• [READING TEXT]:
=== Section Start ===
Additionally, any number of user-defined databases, potentially
representing diverse business subject areas, could interface with
the liquid content database simultaneously.
[0119] Another feature of the liquid content abstract data design
is the flexibility and extensibility when focused on a single
purpose, to identify a discourse object and classify and store
descriptive facts about the discourse object. Much of the
complexity in business databases is in the complex rules between
discourse objects. This problem is greatly reduced by the
user-defined liquid content data model provided herein.
[0120] In the embodiments above data structures are implemented to
support rules about: 1) the relationships between product groupings
and products, 2) relationships between product promotions and
products, 3) and flavors of products including individual products
and packages (via Product Type), etc. However, the liquid content
abstract data design can provide a mechanism for defining simple
relationships between types of discourse objects for descriptive
content purposes only (Related Object Relationship). The method can
assume that user-defined databases external to the main database
will have full responsibility for managing complex inter-discourse
object business rules.
[0121] In an explicit data architecture, a great deal of
information and meaning can be embedded in data names, making data
inaccessible and requiring data to be buried in application code or
replicated as hard coded labels on input screens or outputs. For
example, in the explicit data design above, "Feature" (a Concept
type) and "Product" (a Discourse Object type) are table names, and
"Function_Description" and "Benefit_Description" are names of
columns (Properties) in the "Feature" table. However, in the
abstract data design of FIG. 8A-8J these are all facts that are
implemented as rows in abstract tables and are therefore accessible
as data. As such, they are data elements that can be displayed in
pull-down lists or as dynamic labels, significantly enhancing the
robustness and simplifying the application layer required to
implement the system and method.
=== Section End ===
• [AVAILABLE DATA]:
=== Section Start ===
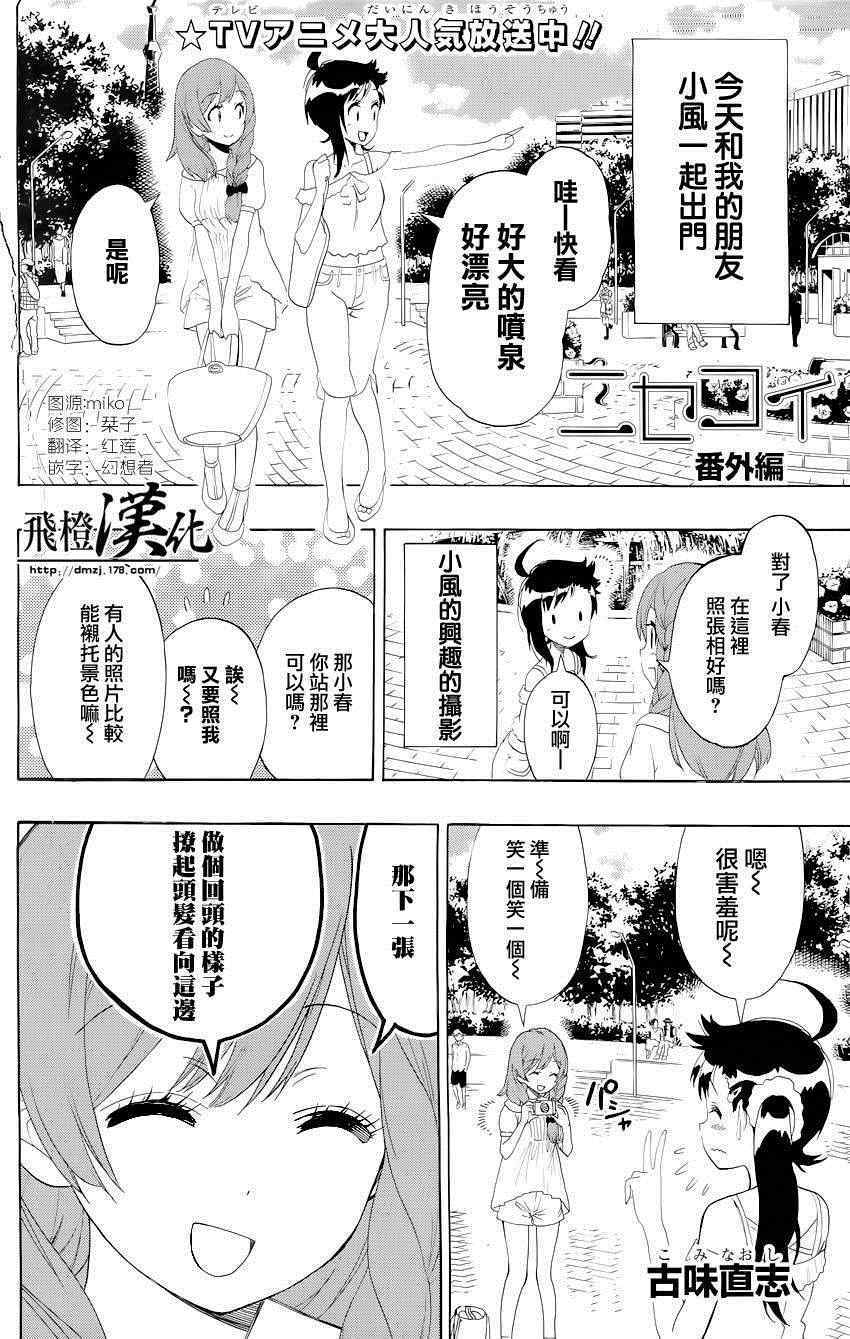 伪恋壁纸漫画,外传：第5话番外1图
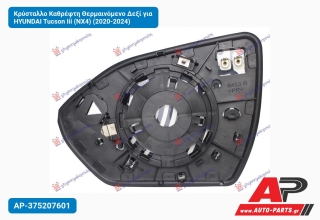 Κρύσταλλο Καθρέφτη Θερμαινόμενο Δεξί για HYUNDAI Tucson Iii (NX4) (2020-2024)
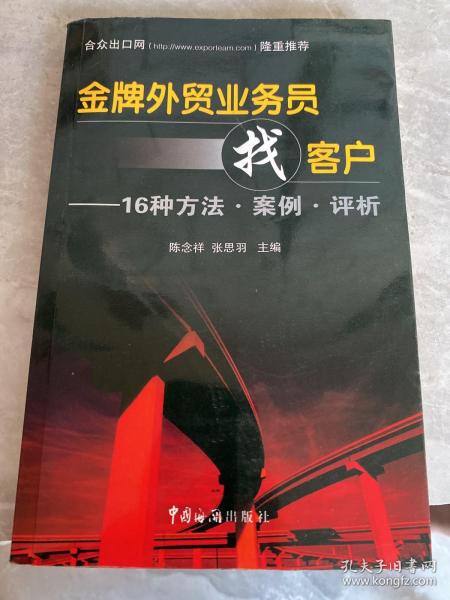 金牌外贸业务员找客户：16种方法·案例·评析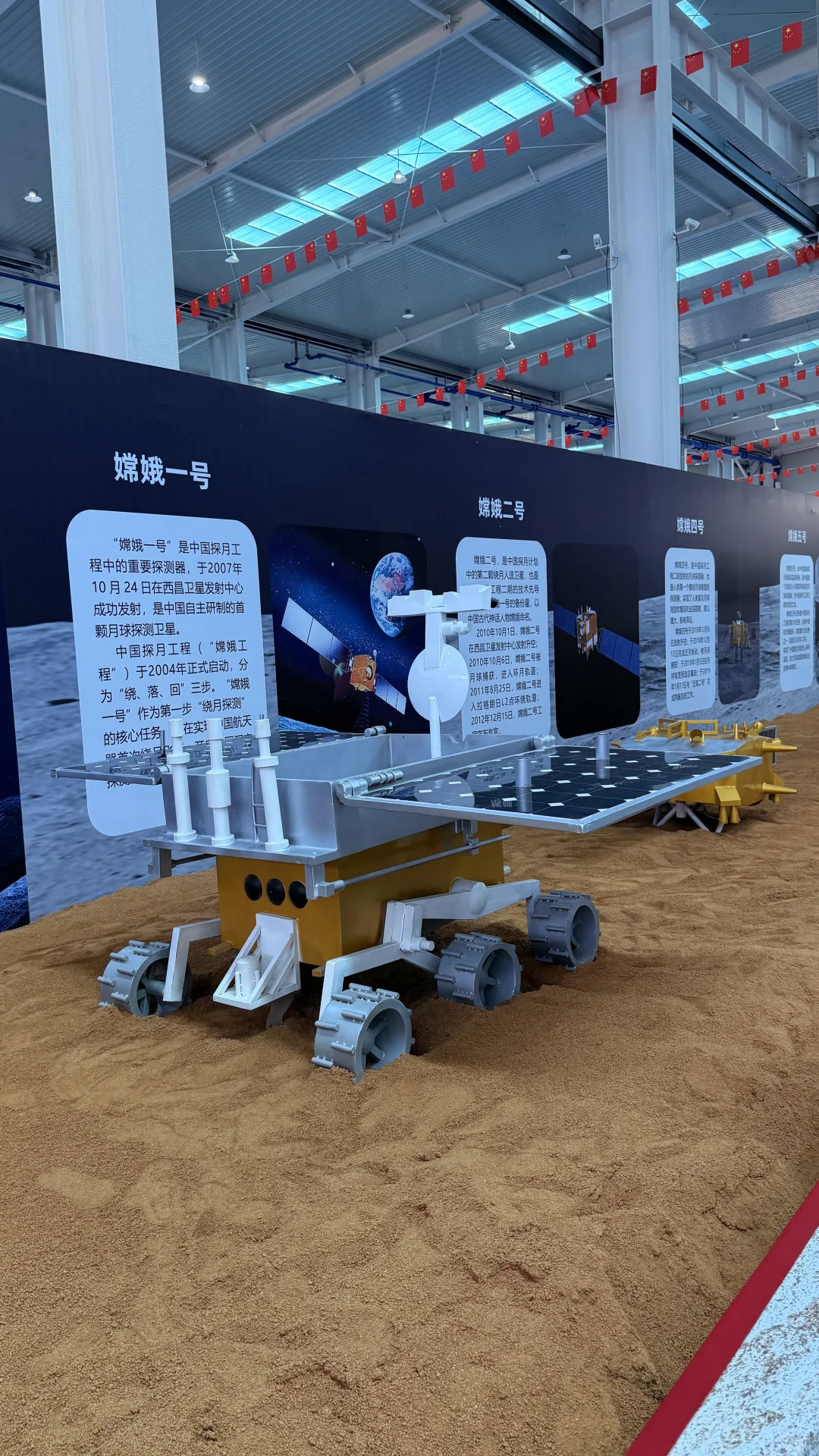 秦皇岛·2025中国航天太空科普展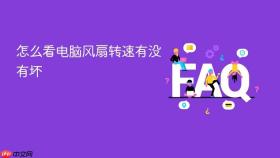怎么看电脑风扇转速有没有坏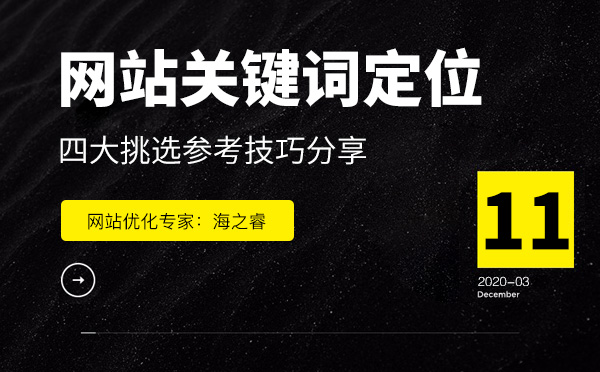 定位網(wǎng)站優(yōu)化關鍵詞參考四要素
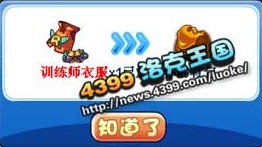 洛克王国训练师衣服怎么得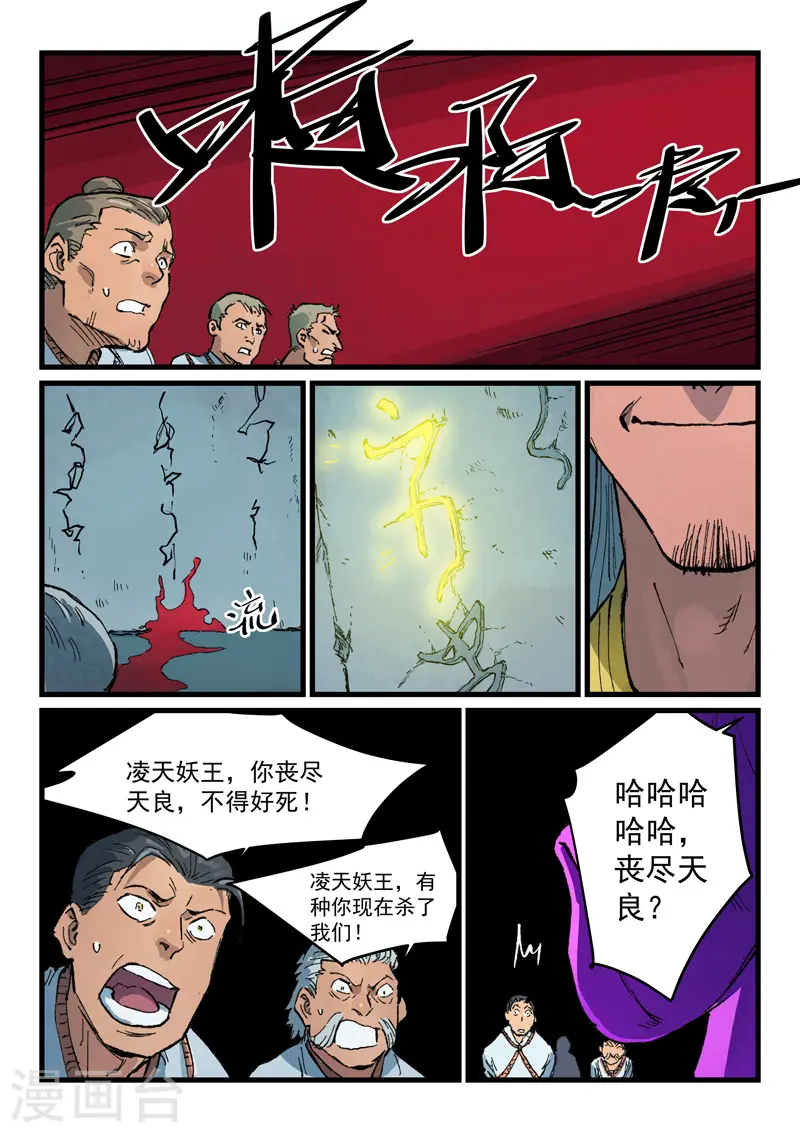 第408话 第2页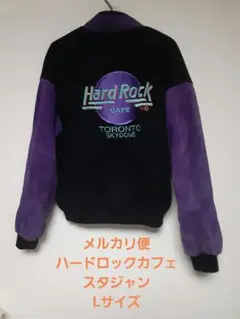 ★美品★ HARD ROCK CAFE スタジャン L ウール 1030012984493035_01_570.jpeg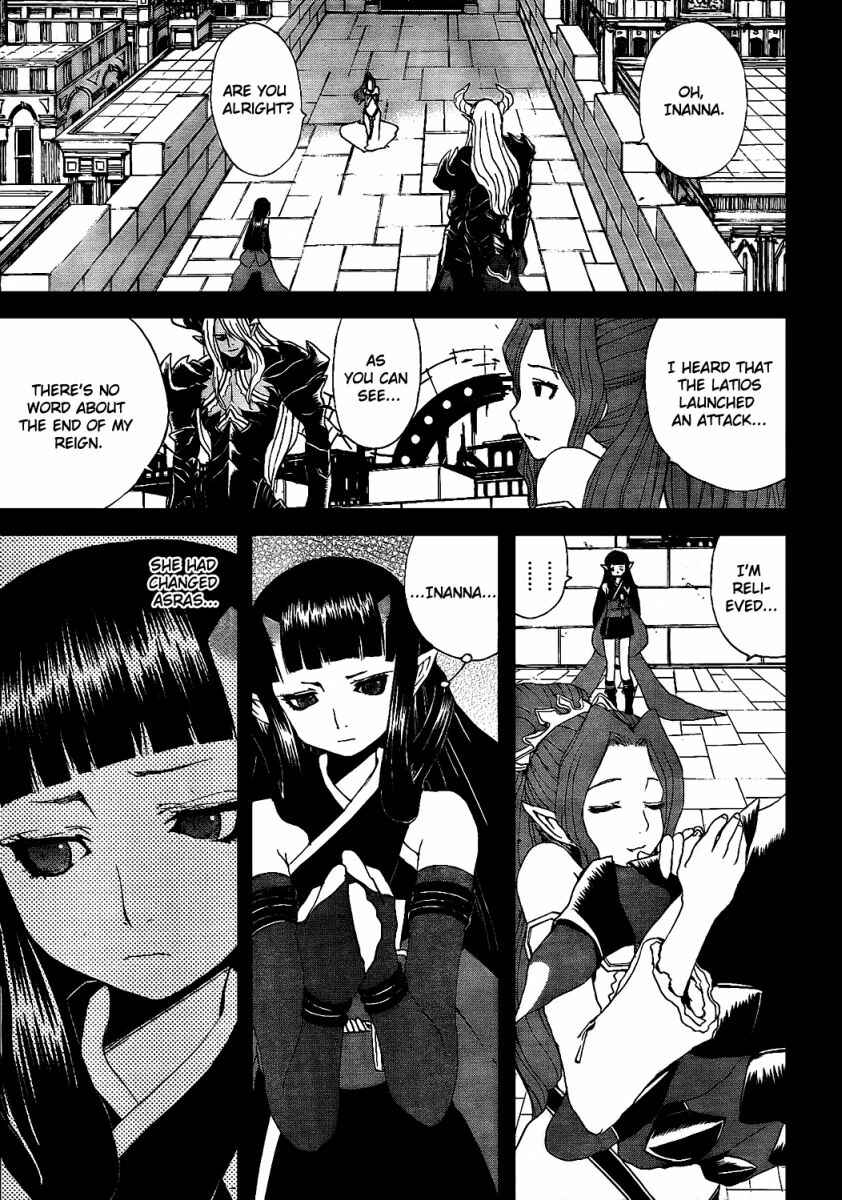 Page 7 Chapter 7 Tales of Innocence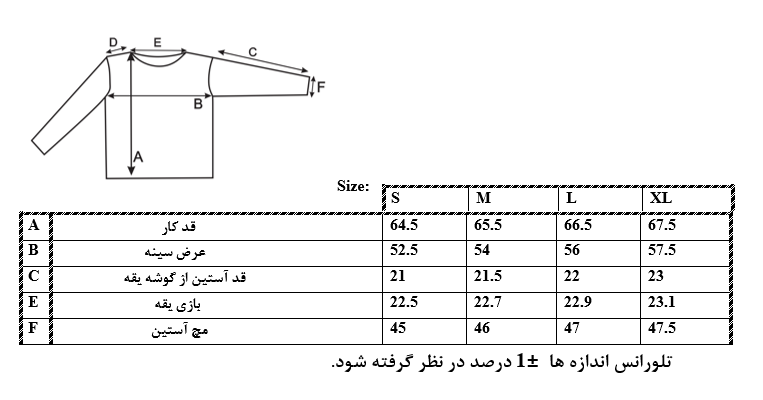 اطلاعات سایزبندی تیشرت ساده زنانه 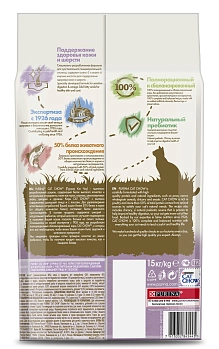 Cat Chow Special Care Sensitive для взрослых кошек с чувствительным пищеварением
=== Section End ===
• [WHAT YOU WILL DO]:
#1 In the passage on liquid content data design, which two names are given as columns in the "Feature" table?
#2 Summarize the passage on liquid content data design in two sentences.

• [RESPONSES PER TASK]:
#1 "Function_Description" and "Benefit_Description"

#2 The liquid content abstract data design is flexible and extensible because it focuses on identifying discourse objects and storing descriptive facts about them, while user-defined databases outside the main database can take full responsibility for complex business rules between discourse objects. Unlike an explicit design, which embeds meaning in table and column names, the abstract design stores these names as rows, so they are accessible as data and can appear in pull-down lists or as dynamic labels, which simplifies the application layer.